Forecasting of Events by Tweet Data Mining
This work addresses event forecasting for social media analysts and planners, but it is incremental as it applies existing data mining theories to new event types without major methodological breakthroughs.
The paper tackled the problem of forecasting events by mining Twitter data, revealing that certain frequent sets and association rules can serve as predictive markers with support reaching global maxima before events, though with a time delay, and demonstrated this on the 2012 Olympic tennis final and Eurovision 2013 winner prediction.

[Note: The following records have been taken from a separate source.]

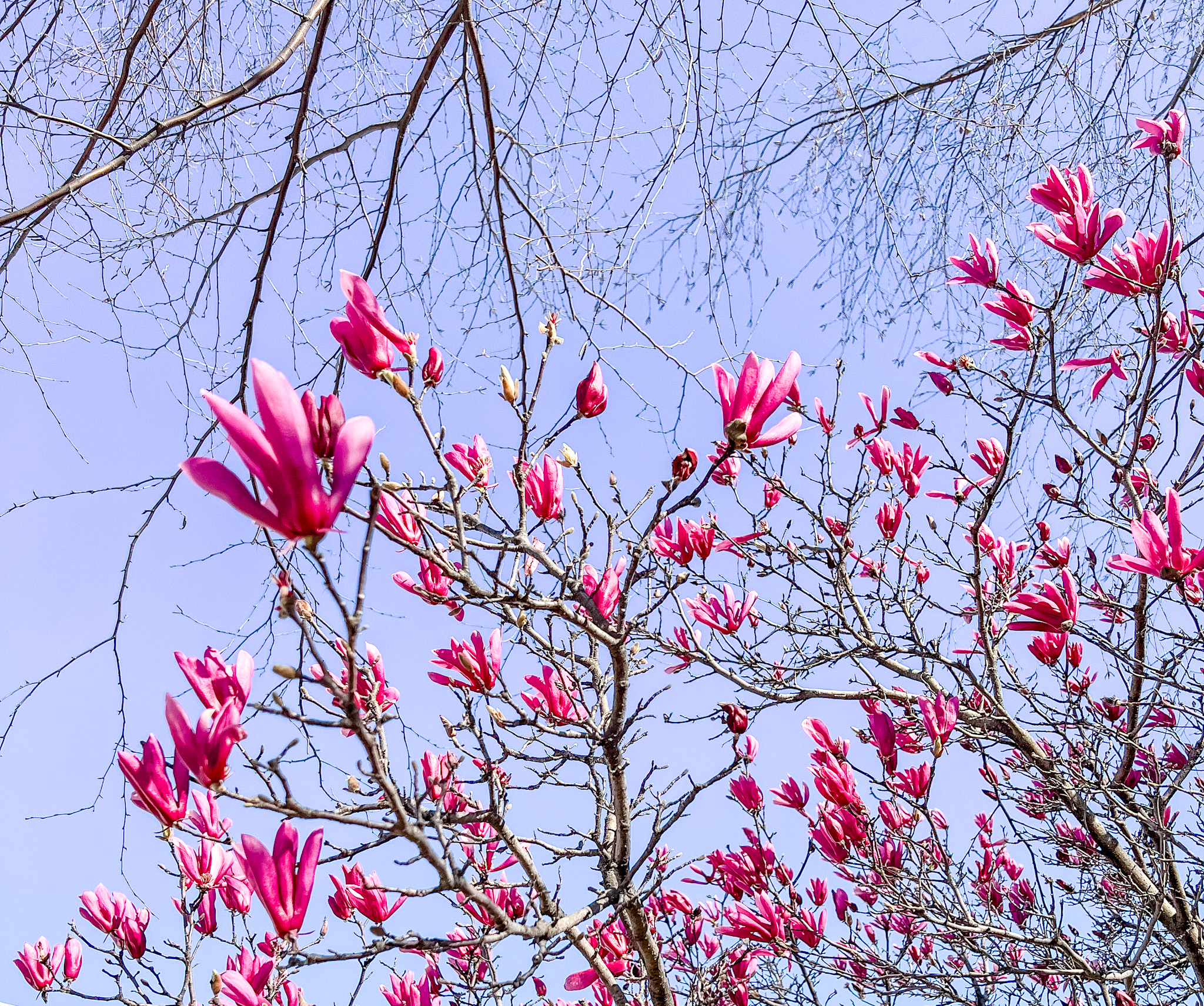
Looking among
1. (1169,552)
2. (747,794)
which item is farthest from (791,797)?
(1169,552)

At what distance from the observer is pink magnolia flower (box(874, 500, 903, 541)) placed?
2676mm

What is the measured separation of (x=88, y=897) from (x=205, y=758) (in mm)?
1761

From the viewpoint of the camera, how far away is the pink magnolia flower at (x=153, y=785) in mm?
1000

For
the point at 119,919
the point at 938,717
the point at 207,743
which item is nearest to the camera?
the point at 207,743

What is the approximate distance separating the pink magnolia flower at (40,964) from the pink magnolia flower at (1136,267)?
2907 millimetres

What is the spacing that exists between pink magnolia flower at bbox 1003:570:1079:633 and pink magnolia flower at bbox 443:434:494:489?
1020 millimetres

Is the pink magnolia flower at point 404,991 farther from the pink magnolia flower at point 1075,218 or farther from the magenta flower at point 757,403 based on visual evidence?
the pink magnolia flower at point 1075,218

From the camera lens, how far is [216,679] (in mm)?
979

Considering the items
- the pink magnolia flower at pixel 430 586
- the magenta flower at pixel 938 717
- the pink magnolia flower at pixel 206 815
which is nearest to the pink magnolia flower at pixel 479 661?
the pink magnolia flower at pixel 430 586

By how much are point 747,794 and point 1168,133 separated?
1.77 meters

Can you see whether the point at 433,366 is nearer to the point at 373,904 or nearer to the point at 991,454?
the point at 373,904

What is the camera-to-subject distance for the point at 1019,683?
2.20 m

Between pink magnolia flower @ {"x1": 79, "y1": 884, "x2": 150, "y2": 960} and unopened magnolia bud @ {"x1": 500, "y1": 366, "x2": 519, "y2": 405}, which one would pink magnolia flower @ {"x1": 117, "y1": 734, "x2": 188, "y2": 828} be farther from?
pink magnolia flower @ {"x1": 79, "y1": 884, "x2": 150, "y2": 960}

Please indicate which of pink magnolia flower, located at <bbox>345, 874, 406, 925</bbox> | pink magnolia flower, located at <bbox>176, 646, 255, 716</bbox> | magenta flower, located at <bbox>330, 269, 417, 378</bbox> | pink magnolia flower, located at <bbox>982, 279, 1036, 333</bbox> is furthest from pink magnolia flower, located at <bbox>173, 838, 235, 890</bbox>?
pink magnolia flower, located at <bbox>982, 279, 1036, 333</bbox>
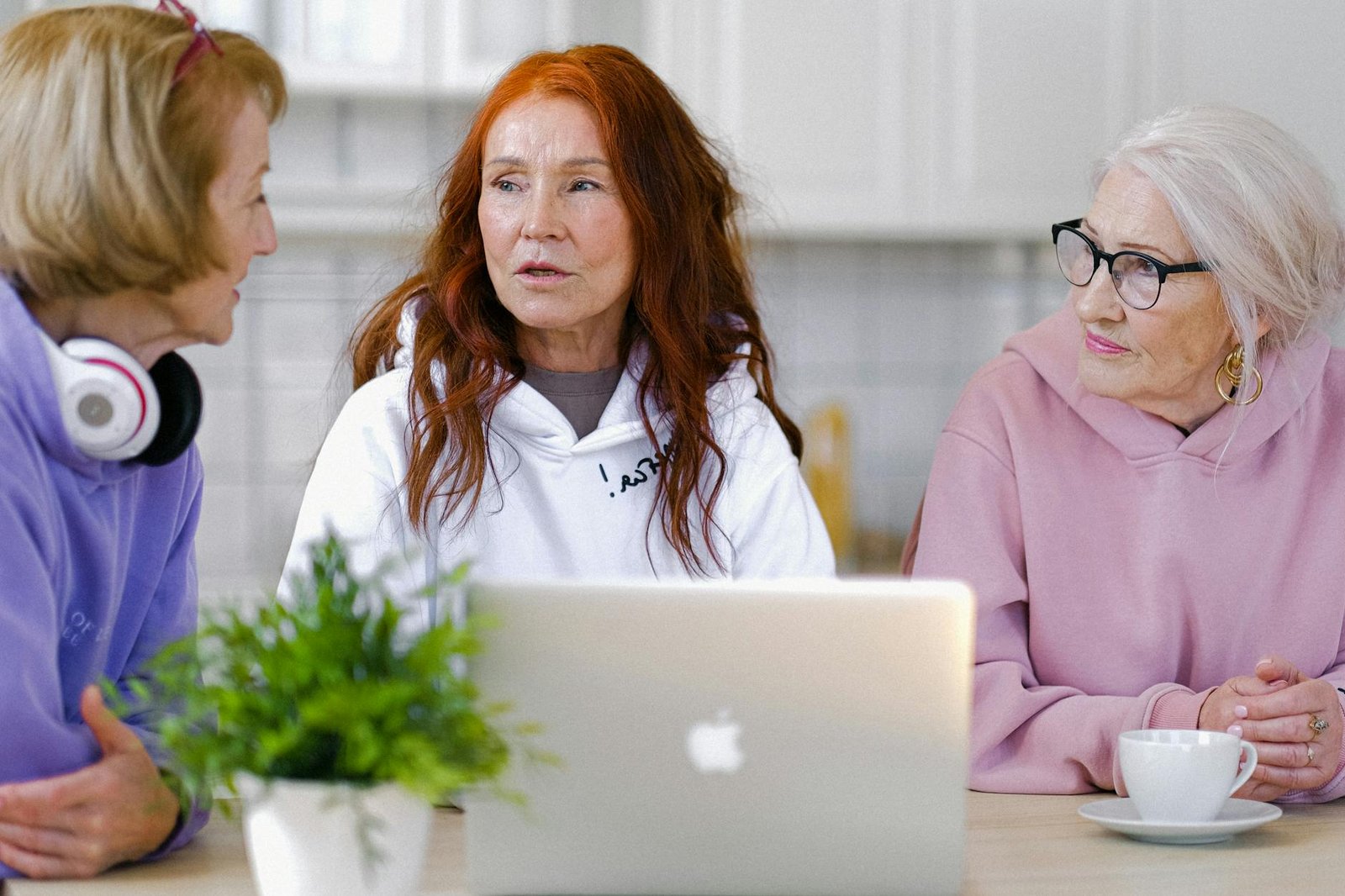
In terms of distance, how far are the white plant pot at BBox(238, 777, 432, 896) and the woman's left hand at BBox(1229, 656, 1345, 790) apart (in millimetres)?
826

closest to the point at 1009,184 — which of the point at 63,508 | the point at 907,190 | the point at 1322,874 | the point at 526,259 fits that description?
the point at 907,190

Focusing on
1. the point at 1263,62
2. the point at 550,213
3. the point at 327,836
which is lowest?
the point at 327,836

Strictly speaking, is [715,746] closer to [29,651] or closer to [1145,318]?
[29,651]


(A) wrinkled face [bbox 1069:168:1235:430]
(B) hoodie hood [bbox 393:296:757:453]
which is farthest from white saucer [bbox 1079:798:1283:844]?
(B) hoodie hood [bbox 393:296:757:453]

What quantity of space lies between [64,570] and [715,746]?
548 millimetres

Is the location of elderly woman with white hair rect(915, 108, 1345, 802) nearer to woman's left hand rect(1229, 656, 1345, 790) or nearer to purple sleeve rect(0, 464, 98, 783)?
woman's left hand rect(1229, 656, 1345, 790)

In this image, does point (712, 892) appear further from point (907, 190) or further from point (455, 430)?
point (907, 190)

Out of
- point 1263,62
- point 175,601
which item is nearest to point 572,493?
point 175,601

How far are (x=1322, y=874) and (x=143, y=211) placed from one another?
39.6 inches

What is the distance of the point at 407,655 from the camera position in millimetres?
897

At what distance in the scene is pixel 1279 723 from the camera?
4.68 feet

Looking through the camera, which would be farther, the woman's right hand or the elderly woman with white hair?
the elderly woman with white hair

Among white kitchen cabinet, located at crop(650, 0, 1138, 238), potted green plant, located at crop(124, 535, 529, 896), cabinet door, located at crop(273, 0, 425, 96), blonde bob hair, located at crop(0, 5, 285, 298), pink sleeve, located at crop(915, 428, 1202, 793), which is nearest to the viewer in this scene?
potted green plant, located at crop(124, 535, 529, 896)

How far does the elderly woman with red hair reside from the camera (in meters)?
1.65
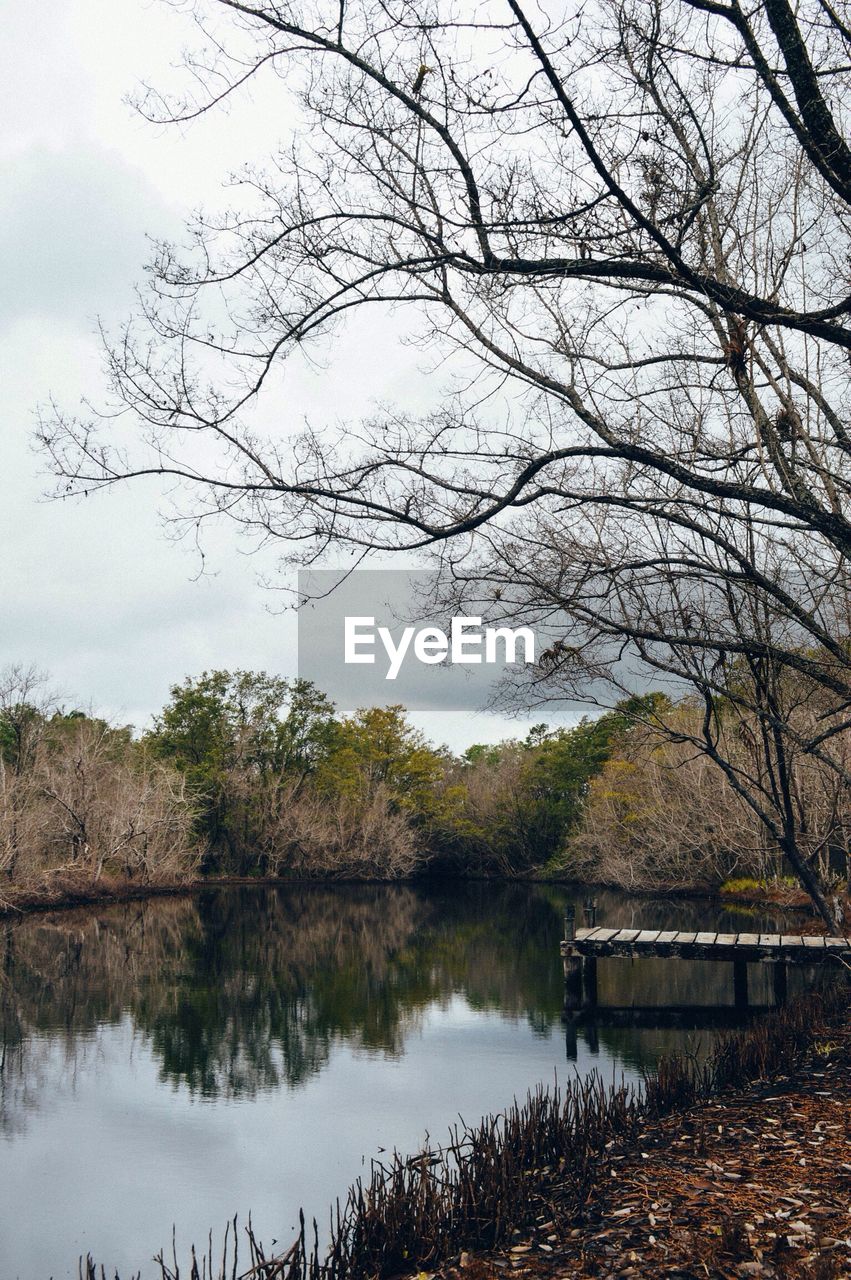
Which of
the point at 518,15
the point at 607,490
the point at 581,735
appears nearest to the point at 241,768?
the point at 581,735

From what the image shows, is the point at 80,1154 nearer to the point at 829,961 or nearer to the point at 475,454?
the point at 475,454

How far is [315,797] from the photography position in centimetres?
4731

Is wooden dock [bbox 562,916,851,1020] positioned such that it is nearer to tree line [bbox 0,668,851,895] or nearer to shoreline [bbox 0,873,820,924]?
shoreline [bbox 0,873,820,924]

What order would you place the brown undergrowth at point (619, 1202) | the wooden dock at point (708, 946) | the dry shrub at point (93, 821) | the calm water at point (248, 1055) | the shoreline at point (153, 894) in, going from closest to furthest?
the brown undergrowth at point (619, 1202) < the calm water at point (248, 1055) < the wooden dock at point (708, 946) < the shoreline at point (153, 894) < the dry shrub at point (93, 821)

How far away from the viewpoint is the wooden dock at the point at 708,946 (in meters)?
15.2

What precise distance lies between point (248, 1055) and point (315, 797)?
3240 centimetres

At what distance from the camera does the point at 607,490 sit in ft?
27.9

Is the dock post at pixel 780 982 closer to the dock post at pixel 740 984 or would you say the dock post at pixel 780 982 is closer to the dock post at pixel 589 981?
the dock post at pixel 740 984

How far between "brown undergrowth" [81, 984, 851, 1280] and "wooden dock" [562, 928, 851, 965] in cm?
756

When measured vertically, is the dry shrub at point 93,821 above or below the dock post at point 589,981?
above

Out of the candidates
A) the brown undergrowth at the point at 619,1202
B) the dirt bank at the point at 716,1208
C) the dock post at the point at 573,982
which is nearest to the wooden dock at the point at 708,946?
the dock post at the point at 573,982

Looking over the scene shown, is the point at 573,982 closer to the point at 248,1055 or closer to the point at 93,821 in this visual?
the point at 248,1055

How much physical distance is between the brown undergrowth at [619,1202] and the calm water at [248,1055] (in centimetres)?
178

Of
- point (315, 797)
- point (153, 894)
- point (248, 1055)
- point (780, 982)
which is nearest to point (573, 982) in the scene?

This paper describes the analysis of quantitative characteristics of frequent sets and association rules in the posts of Twitter microblogs related to different event discussions. For the analysis, we used a theory of frequent sets, association rules and a theory of formal concept analysis. We revealed the frequent sets and association rules which characterize the semantic relations between the concepts of analyzed subjects. The support of some frequent sets reaches its global maximum before the expected event but with some time delay. Such frequent sets may be considered as predictive markers that characterize the significance of expected events for blogosphere users. We showed that the time dynamics of confidence in some revealed association rules can also have predictive characteristics. Exceeding a certain threshold may be a signal for corresponding reaction in the society within the time interval between the maximum and the probable coming of an event. In this paper, we considered two types of events: the Olympic tennis tournament final in London, 2012 and the prediction of Eurovision 2013 winner.